13.3. Buyer shall at all times market, advertise, promote and resell the Products in consistency with good business practices and applying reasonable efforts, shall not make any (be it false or not) representations, warranties or guarantees on Iristick’s behalf, regarding Iristick or the specifications, features or capabilities of the Products that are inconsistent with the literature distributed by Iristick and shall not engage in any unfair, competitive, misleading or deceptive practices regarding Iristick or the Products.

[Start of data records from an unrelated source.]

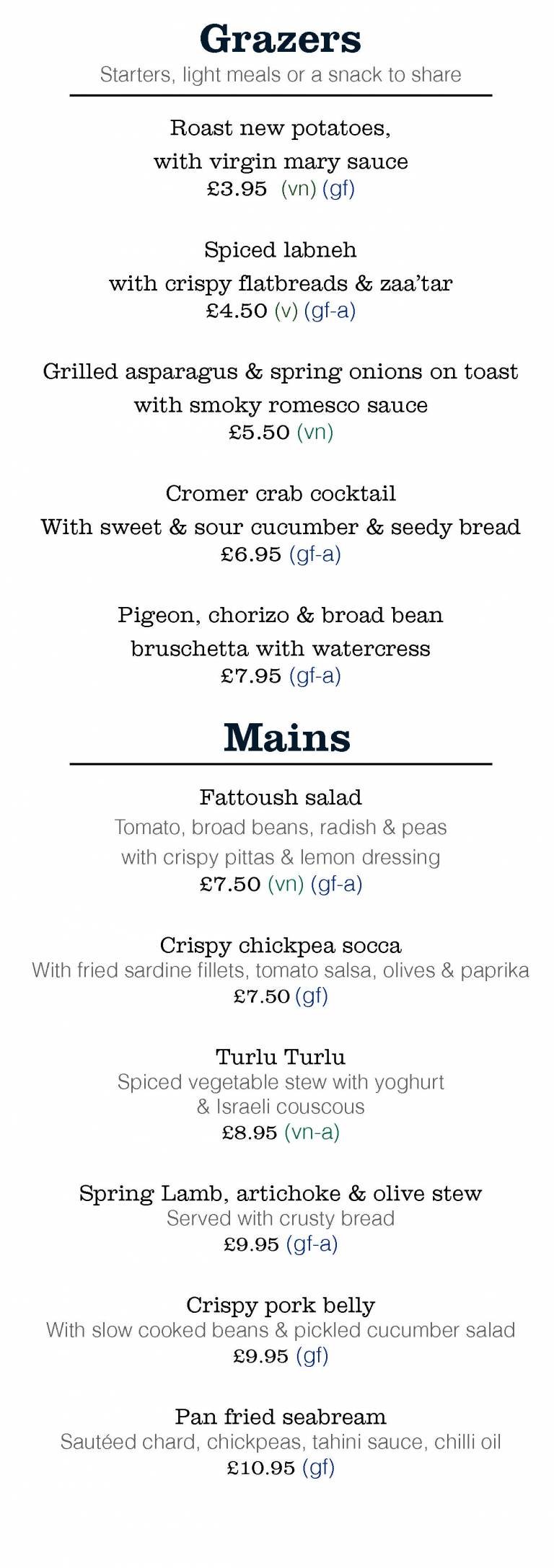 Grazers
Starters, light meals or a snack to share

Roast new potatoes,
with virgin mary sauce
£3.95 (vn) (gf)

Spiced labneh
with crispy flatbreads & zaa'tar
£4.50 (v) (gf-a)

Grilled asparagus & spring onions on toast
with smoky romesco sauce
£5.50 (vn)

Cromer crab cocktail
With sweet & sour cucumber & seedy bread
£6.95 (gf-a)

Pigeon, chorizo & broad bean
bruschetta with watercress
£7.95 (gf-a)

Mains

Fattoush salad
Tomato, broad beans, radish & peas
with crispy pittas & lemon dressing
£7.50 (vn) (gf-a)

Crispy chickpea socca
With fried sardine fillets, tomato salsa, olives & paprika
£7.50 (gf)

Turlu Turlu
Spiced vegetable stew with yoghurt
& Israeli couscous
£8.95 (vn-a)

Spring Lamb, artichoke & olive stew
Served with crusty bread
£9.95 (gf-a)

Crispy pork belly
With slow cooked beans & pickled cucumber salad
£9.95 (gf)

Pan fried seabream
Sautéed chard, chickpeas, tahini sauce, chilli oil
£10.95 (gf)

13.4. Reseller shall not modify the Products and shall resell them as such together with all documentation provided by Iristick.

14. Notices

Any Buyer’s notice, other than daily business communication, under the Agreement, shall be sent by certified mail, return receipt requested or by overnight mail to Iristick NV to 2018 Antwerp, Lamorinièrestraat 123.

15. Assignment

Except as otherwise provided, the Agreement shall be binding upon and inure to the benefit of the Parties’ successors and lawful assigns. Buyer shall not assign or otherwise transfer the Agreement in whole or in part or any of its rights and obligations under the Agreement without prior written consent of Iristick.

16. Status

At all times during the term of the Agreement, Buyer shall act as an independent party and neither the execution of the Agreement nor the performance thereof shall be construed to constitute, for any purpose, an agency relationship between the Parties, nor a relation of legal representation in the name of or on behalf of either Party nor a joint venture or a partnership.

17. Validity

If any provision of the Agreement (including the Terms and Conditions) is construed to be invalid or unenforceable, this will not affect the remaining provisions thereof which will remain in effect. The invalid or unenforceable provision will be deemed to be replaced by an alternative valid and enforceable provision that is as closely in line with the Parties’ original intent as allowed under the applicable law.

18. No Waiver

The election of any one or more remedies by Iristick shall not constitute a waiver by it of the right to pursue any other available remedies. No failure by Iristick to exercise and no delay by it in exercising (in whole or in part), any right in relation to the Agreement shall operate as a waiver of any such right.

19. Force Majeure

Neither Party shall be liable for any failure to perform or delay in performance of the Agreement to the extent that any such failure arises from acts of God, war, civil insurrection or disruption, riots, government act or regulation, strikes, lockouts, labour disruption, cyber or hostile network attacks, inability to obtain raw or finished materials, inability to secure transport, or any cause beyond such party’s commercially reasonable control.

20. Survival

All sections herein relating to payment, ownership, confidentiality, indemnification and duties of defence, representations and warranties, waiver, waiver of jury trial and provisions which by their terms extend beyond the term shall survive the termination or expiry of the Agreement.

21. Jurisdiction and Applicable Law

The Agreement (including these Terms and Conditions) shall be governed and will be construed exclusively in accordance with the laws of Belgium. The courts of (Brussels) Belgium shall be the sole and exclusive forum for any dispute arising under or related to the Agreement unless Iristick agrees in writing to an alternative forum.